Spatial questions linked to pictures
________________________

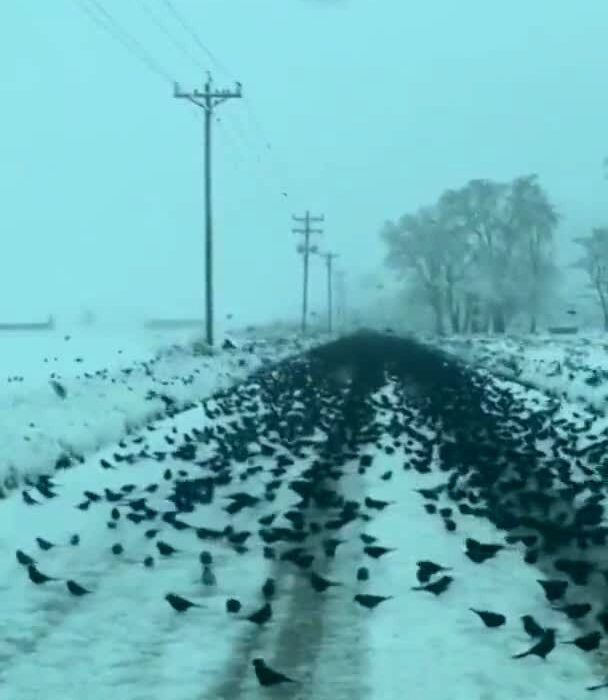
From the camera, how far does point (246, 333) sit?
343 feet

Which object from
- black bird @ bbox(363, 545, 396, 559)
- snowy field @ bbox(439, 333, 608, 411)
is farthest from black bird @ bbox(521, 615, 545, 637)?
snowy field @ bbox(439, 333, 608, 411)

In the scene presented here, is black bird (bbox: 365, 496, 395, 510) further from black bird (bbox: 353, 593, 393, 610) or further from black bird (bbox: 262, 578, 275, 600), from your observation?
black bird (bbox: 353, 593, 393, 610)

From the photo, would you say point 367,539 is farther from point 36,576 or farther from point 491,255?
point 491,255

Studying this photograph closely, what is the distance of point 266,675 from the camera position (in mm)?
7234

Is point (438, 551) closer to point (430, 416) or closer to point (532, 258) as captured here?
point (430, 416)

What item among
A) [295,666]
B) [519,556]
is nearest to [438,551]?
[519,556]

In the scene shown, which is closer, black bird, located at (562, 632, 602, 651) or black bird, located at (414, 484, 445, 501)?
black bird, located at (562, 632, 602, 651)

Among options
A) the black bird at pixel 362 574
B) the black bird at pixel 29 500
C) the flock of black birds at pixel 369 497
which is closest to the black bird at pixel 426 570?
the flock of black birds at pixel 369 497

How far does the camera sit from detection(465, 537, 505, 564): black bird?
413 inches

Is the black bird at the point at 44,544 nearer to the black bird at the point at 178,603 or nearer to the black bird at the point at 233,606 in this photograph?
the black bird at the point at 178,603

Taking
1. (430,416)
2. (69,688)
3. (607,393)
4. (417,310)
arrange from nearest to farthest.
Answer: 1. (69,688)
2. (430,416)
3. (607,393)
4. (417,310)

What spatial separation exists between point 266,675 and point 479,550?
12.6 feet

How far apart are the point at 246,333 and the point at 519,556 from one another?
94099 mm

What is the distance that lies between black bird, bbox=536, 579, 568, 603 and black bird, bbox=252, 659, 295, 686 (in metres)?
2.55
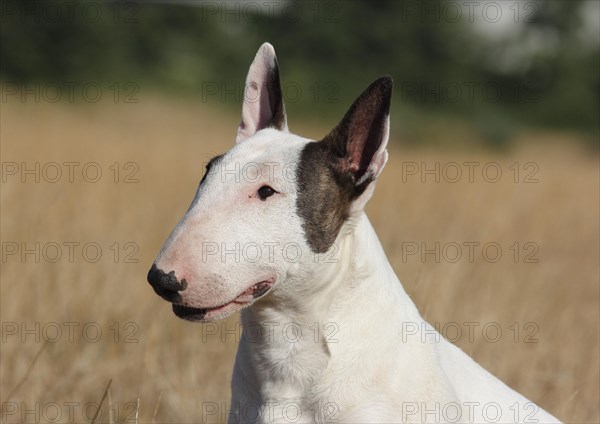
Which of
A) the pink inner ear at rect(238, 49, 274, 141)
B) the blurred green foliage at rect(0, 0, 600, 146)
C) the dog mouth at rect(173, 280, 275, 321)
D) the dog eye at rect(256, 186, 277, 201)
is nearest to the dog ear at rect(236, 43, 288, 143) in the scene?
the pink inner ear at rect(238, 49, 274, 141)

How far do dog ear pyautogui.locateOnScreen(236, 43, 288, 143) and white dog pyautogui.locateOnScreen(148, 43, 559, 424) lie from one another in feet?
0.88

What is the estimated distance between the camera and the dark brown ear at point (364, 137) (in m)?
3.03

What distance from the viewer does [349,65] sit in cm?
3378

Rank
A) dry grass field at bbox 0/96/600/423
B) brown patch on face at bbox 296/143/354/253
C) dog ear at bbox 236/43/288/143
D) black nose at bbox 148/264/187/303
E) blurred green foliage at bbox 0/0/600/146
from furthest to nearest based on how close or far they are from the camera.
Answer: blurred green foliage at bbox 0/0/600/146
dry grass field at bbox 0/96/600/423
dog ear at bbox 236/43/288/143
brown patch on face at bbox 296/143/354/253
black nose at bbox 148/264/187/303

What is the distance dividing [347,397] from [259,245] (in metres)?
0.61

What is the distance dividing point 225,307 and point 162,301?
9.77 feet

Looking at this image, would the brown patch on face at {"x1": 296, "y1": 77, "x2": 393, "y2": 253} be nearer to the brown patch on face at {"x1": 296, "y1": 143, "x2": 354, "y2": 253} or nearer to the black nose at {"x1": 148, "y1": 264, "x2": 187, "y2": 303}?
the brown patch on face at {"x1": 296, "y1": 143, "x2": 354, "y2": 253}

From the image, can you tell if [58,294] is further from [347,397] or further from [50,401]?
[347,397]

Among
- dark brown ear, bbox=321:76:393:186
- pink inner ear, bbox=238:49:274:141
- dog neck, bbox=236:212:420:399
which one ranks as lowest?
dog neck, bbox=236:212:420:399

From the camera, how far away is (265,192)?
117 inches

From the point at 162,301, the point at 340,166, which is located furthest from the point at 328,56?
the point at 340,166

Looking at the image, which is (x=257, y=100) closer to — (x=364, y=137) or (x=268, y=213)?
(x=364, y=137)

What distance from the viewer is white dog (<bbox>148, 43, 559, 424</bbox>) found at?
2914 mm

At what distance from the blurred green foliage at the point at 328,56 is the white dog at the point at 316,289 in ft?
82.1
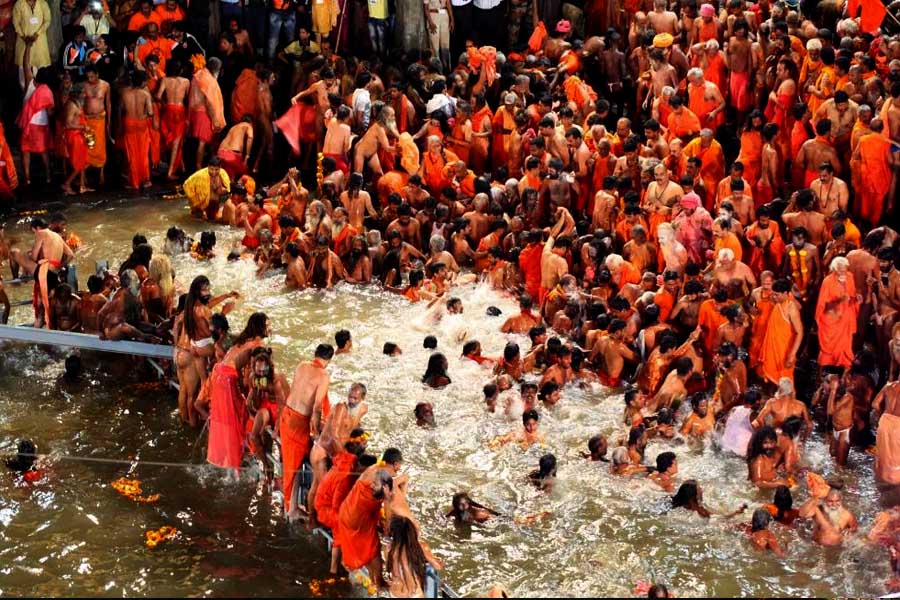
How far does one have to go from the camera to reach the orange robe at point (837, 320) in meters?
13.4

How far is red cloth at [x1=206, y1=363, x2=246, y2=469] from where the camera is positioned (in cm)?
1272

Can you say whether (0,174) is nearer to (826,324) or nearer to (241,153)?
(241,153)

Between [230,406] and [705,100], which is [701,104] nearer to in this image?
[705,100]

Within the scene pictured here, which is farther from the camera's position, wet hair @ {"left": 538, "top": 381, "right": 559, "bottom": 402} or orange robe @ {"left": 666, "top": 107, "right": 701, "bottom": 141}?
orange robe @ {"left": 666, "top": 107, "right": 701, "bottom": 141}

________________________

Update all the lines above by changing "spatial separation" to "gap" and keeping everything else the same. Leave the pictures out of your answer.

Expected output:
From the camera, how far does point (246, 333) sit?
343 feet

Which object from
- black bird @ bbox(363, 545, 396, 559)
- snowy field @ bbox(439, 333, 608, 411)
is farthest from black bird @ bbox(521, 615, 545, 637)?
snowy field @ bbox(439, 333, 608, 411)

In the scene presented here, is black bird (bbox: 365, 496, 395, 510) further from black bird (bbox: 353, 593, 393, 610) or further from black bird (bbox: 262, 578, 275, 600), from your observation?
black bird (bbox: 353, 593, 393, 610)

From the photo, would you say point 367,539 is farther from point 36,576 or farther from point 491,255?
point 491,255

Studying this photograph closely, what is the distance of point 266,675 from the camera position (in mm)?
7234

Is point (438, 551) closer to point (430, 416) or closer to point (532, 258) as captured here?
point (430, 416)

What item among
A) [295,666]
B) [519,556]
is nearest to [438,551]?
[519,556]

In the scene shown, which is closer, black bird, located at (562, 632, 602, 651) or black bird, located at (414, 484, 445, 501)?
black bird, located at (562, 632, 602, 651)

Among options
A) the black bird at pixel 362 574
B) the black bird at pixel 29 500
C) the flock of black birds at pixel 369 497
which is closest to the black bird at pixel 426 570?
the flock of black birds at pixel 369 497

How far does the camera sit from detection(465, 537, 505, 564): black bird?
413 inches

Is the black bird at the point at 44,544 nearer to the black bird at the point at 178,603 or nearer to the black bird at the point at 233,606 in this photograph?
the black bird at the point at 178,603

Taking
1. (430,416)
2. (69,688)
3. (607,393)
4. (417,310)
arrange from nearest to farthest.
Answer: 1. (69,688)
2. (430,416)
3. (607,393)
4. (417,310)

What gap exists between point 266,675 and point 479,550?
12.6 feet

How far apart are the point at 246,333 and the point at 519,556 from one another?
94099 mm

What is the distance that lies between black bird, bbox=536, 579, 568, 603 and black bird, bbox=252, 659, 295, 686 (in metres)?
2.55
Which of
A) the pink inner ear at rect(238, 49, 274, 141)
B) the blurred green foliage at rect(0, 0, 600, 146)
C) the dog mouth at rect(173, 280, 275, 321)
D) the dog eye at rect(256, 186, 277, 201)
is nearest to the dog ear at rect(236, 43, 288, 143) in the scene?
the pink inner ear at rect(238, 49, 274, 141)

How far do dog ear pyautogui.locateOnScreen(236, 43, 288, 143) and white dog pyautogui.locateOnScreen(148, 43, 559, 424) lie from one another in feet?
0.88

What is the estimated distance between the camera and the dark brown ear at point (364, 137) (in m)?
3.03

What distance from the viewer does [349,65] sit in cm?
3378

Rank
A) dry grass field at bbox 0/96/600/423
B) brown patch on face at bbox 296/143/354/253
C) dog ear at bbox 236/43/288/143
D) black nose at bbox 148/264/187/303
E) blurred green foliage at bbox 0/0/600/146
from furthest to nearest based on how close or far they are from the camera.
Answer: blurred green foliage at bbox 0/0/600/146
dry grass field at bbox 0/96/600/423
dog ear at bbox 236/43/288/143
brown patch on face at bbox 296/143/354/253
black nose at bbox 148/264/187/303

What is the distance dividing [347,397] from [259,245] (in metres)?
0.61

What is the distance dividing point 225,307 and point 162,301?
9.77 feet

Looking at this image, would the brown patch on face at {"x1": 296, "y1": 77, "x2": 393, "y2": 253} be nearer to the brown patch on face at {"x1": 296, "y1": 143, "x2": 354, "y2": 253} or nearer to the black nose at {"x1": 148, "y1": 264, "x2": 187, "y2": 303}?
the brown patch on face at {"x1": 296, "y1": 143, "x2": 354, "y2": 253}

From the image, can you tell if [58,294] is further from [347,397] or further from [50,401]?
[347,397]

Among
- dark brown ear, bbox=321:76:393:186
- pink inner ear, bbox=238:49:274:141
- dog neck, bbox=236:212:420:399
which one ranks as lowest?
dog neck, bbox=236:212:420:399

From the camera, how far away is (265,192)?
117 inches

From the point at 162,301, the point at 340,166, which is located furthest from the point at 328,56?
the point at 340,166

Looking at the image, which is (x=257, y=100) closer to — (x=364, y=137) or (x=268, y=213)?
(x=364, y=137)

What distance from the viewer is white dog (<bbox>148, 43, 559, 424</bbox>) found at?
2914 mm

At what distance from the blurred green foliage at the point at 328,56 is the white dog at the point at 316,289 in ft?
82.1
How far does one have to go from the camera to reach the orange robe at point (837, 320) in meters?
13.4

How far is red cloth at [x1=206, y1=363, x2=246, y2=469] from where the camera is positioned (in cm)?
1272

Can you say whether (0,174) is nearer to (826,324) or nearer to (241,153)?
(241,153)

Between [230,406] and [705,100], which is [701,104] nearer to in this image?
[705,100]

Within the scene pictured here, which is farther from the camera's position, wet hair @ {"left": 538, "top": 381, "right": 559, "bottom": 402} or orange robe @ {"left": 666, "top": 107, "right": 701, "bottom": 141}?
orange robe @ {"left": 666, "top": 107, "right": 701, "bottom": 141}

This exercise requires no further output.